■ **EXERCISE INSTRUCTIONS**
1. In the depreciation ruling, rewrite everything from "This statute establishes" down to "137, 140 (1961).", with "sum-of-the-years-digits method" in place of "declining balance method".
2. Answer these about the depreciation ruling:
(a) Which section of the Internal Revenue Code is cited as containing a legislative finding?
(b) Which party would have to show that the Taxpayer's treatment is not reasonable?
(c) Over how many years did the Taxpayer seek to amortize the improvements made for its tenants?

■ **SELECTED PASSAGE**
_ _ _
This statute establishes no particular method or pattern of allowable depreciation but to hold that it allows none or disallows any particular kind of depreciation method would negate the plain congressional intent to permit some allowance for a universally recognized sound business practice. There is no evidence on which we can evaluate the reasonableness of the method used by this Taxpayer in relation to the statute authorizing a "reasonable allowance." We are unable to say that the statute precludes the method adopted by Taxpayer in its returns. It is not without some significance that Congress in the Internal Revenue Code, § 167(a) (2) made a legislative finding that the declining balance method is reasonable in that context. Cf. District of Columbia v. Lewis, 109 U.S.App.D.C. 353, 356, 288 F.2d 137, 140 (1961).

15

We are constrained to hold that absent any regulation pursuant to the statutory provision quoted above, and absent a showing by the District that it is not reasonable, Taxpayer's treatment must stand until and unless in some appropriate proceeding the contrary is shown.

16

(4) Did the Tax Court err in denying the Taxpayer's method of amortization of certain improvements made for its tenants?

17

On the record made in the Tax Court we think not. The Taxpayer sought to take a five year amortization of the improvements, as against a 20 year life of the building itself, on the claim that the alterations were made for a specific tenant on a five year lease. It was for the Taxpayer to show that the improvements would not enhance the value of the building beyond the life of the existing lease. However this claim was not the subject of extensive inquiry or evidence. On the record before us1 we are unable to conclude that the Tax Court holding was clearly erroneous.
_ _ _
■ **RAW DATA**
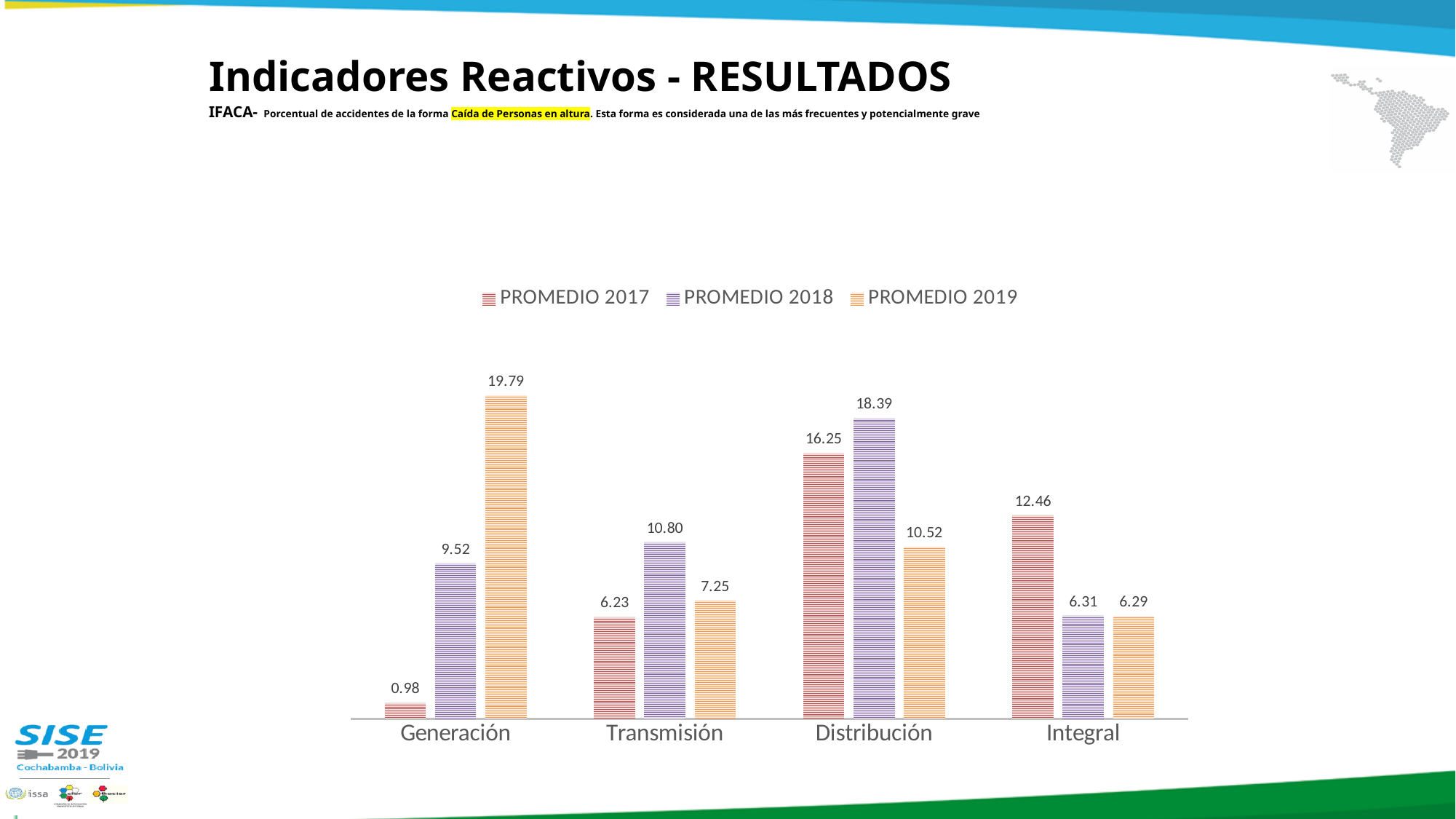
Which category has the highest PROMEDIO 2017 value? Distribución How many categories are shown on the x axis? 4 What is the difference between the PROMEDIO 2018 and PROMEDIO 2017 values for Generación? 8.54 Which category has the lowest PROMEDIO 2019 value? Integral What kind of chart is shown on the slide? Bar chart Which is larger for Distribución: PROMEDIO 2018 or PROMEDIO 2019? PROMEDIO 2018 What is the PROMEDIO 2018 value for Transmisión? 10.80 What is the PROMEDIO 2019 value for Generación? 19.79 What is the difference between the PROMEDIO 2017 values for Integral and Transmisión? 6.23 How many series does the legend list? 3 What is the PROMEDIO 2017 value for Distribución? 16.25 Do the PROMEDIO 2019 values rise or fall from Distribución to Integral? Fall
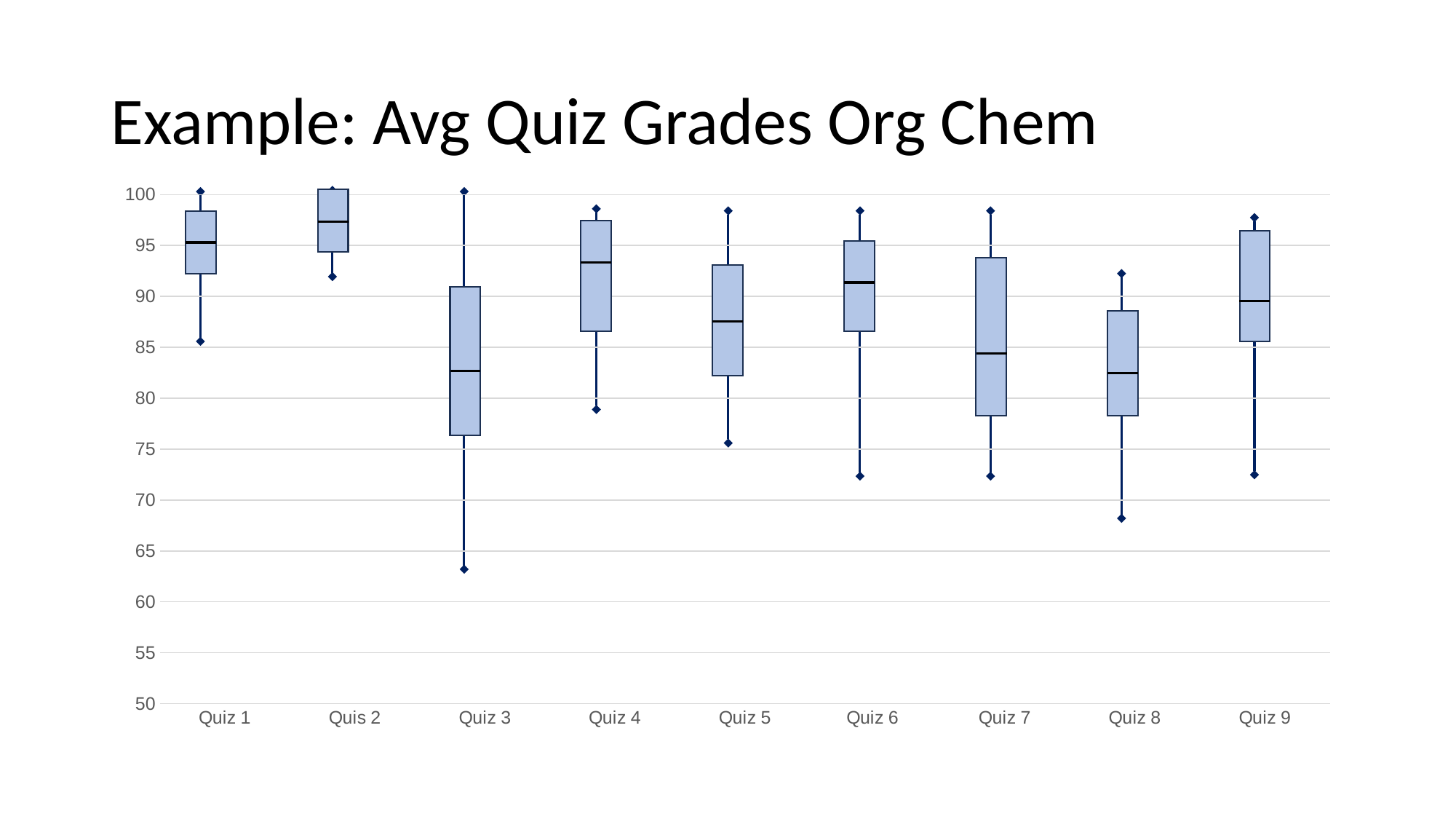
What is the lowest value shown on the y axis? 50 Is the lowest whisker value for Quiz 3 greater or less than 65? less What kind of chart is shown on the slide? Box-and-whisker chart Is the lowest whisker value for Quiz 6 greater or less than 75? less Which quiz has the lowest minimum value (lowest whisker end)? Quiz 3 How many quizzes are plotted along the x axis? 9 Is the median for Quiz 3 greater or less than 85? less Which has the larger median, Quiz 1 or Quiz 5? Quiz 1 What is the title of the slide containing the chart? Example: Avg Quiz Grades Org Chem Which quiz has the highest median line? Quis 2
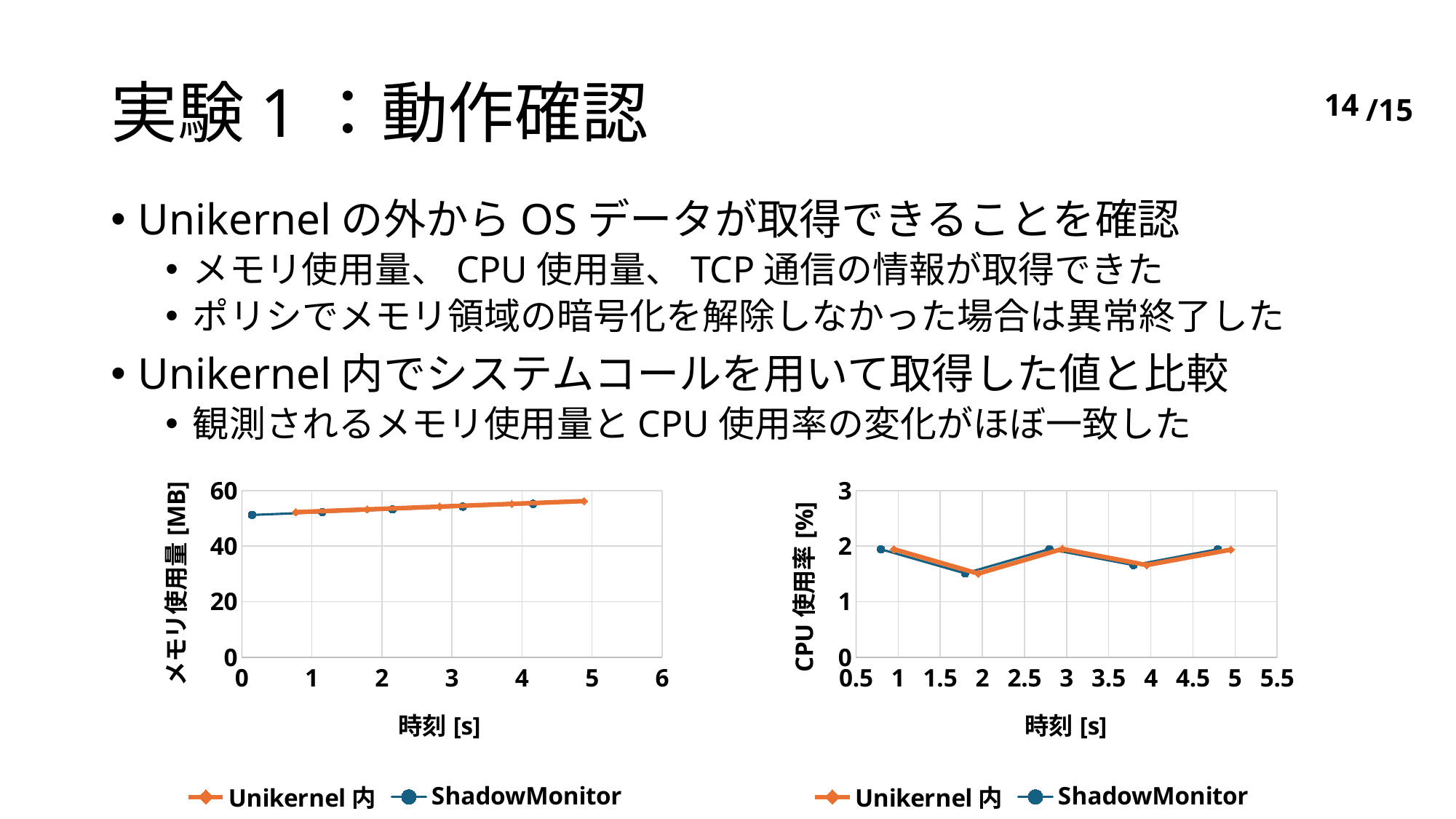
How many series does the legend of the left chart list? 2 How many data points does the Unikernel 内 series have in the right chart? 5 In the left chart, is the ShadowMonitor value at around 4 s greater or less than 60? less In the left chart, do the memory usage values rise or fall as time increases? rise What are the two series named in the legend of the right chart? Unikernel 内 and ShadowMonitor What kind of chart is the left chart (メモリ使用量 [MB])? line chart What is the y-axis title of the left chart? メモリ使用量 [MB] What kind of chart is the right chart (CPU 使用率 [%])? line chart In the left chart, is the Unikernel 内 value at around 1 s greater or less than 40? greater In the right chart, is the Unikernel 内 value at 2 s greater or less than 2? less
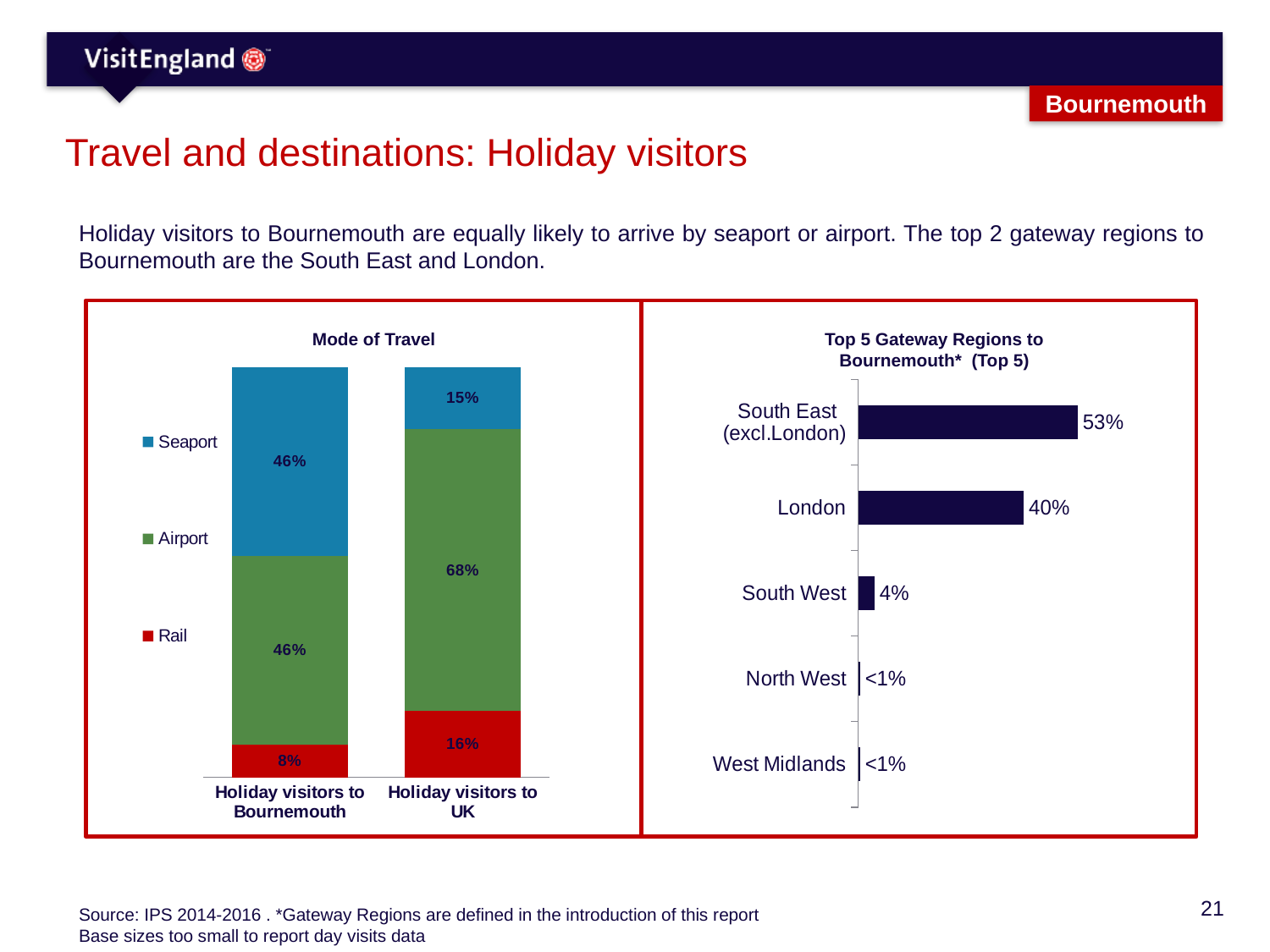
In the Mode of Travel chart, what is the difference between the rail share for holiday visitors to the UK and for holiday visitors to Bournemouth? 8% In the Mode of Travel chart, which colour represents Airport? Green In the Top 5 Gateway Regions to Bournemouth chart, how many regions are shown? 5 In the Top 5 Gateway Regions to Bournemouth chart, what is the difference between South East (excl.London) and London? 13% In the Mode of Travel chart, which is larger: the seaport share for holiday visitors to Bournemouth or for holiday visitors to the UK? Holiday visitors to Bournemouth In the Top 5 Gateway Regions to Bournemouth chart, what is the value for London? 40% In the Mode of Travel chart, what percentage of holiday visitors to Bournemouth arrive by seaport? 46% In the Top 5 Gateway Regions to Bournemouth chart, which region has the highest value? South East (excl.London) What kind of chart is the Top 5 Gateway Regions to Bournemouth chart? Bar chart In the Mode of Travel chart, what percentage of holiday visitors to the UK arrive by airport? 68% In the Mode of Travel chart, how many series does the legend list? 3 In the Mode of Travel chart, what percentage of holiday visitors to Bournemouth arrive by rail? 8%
_ _ _
■ **SOLUTIONS**
1.
This statute establishes no particular method or pattern of allowable depreciation but to hold that it allows none or disallows any particular kind of depreciation method would negate the plain congressional intent to permit some allowance for a universally recognized sound business practice. There is no evidence on which we can evaluate the reasonableness of the method used by this Taxpayer in relation to the statute authorizing a "reasonable allowance." We are unable to say that the statute precludes the method adopted by Taxpayer in its returns. It is not without some significance that Congress in the Internal Revenue Code, § 167(a) (2) made a legislative finding that the sum-of-the-years-digits method is reasonable in that context. Cf. District of Columbia v. Lewis, 109 U.S.App.D.C. 353, 356, 288 F.2d 137, 140 (1961).

2.
(a) § 167(a) (2)
(b) The District
(c) Five years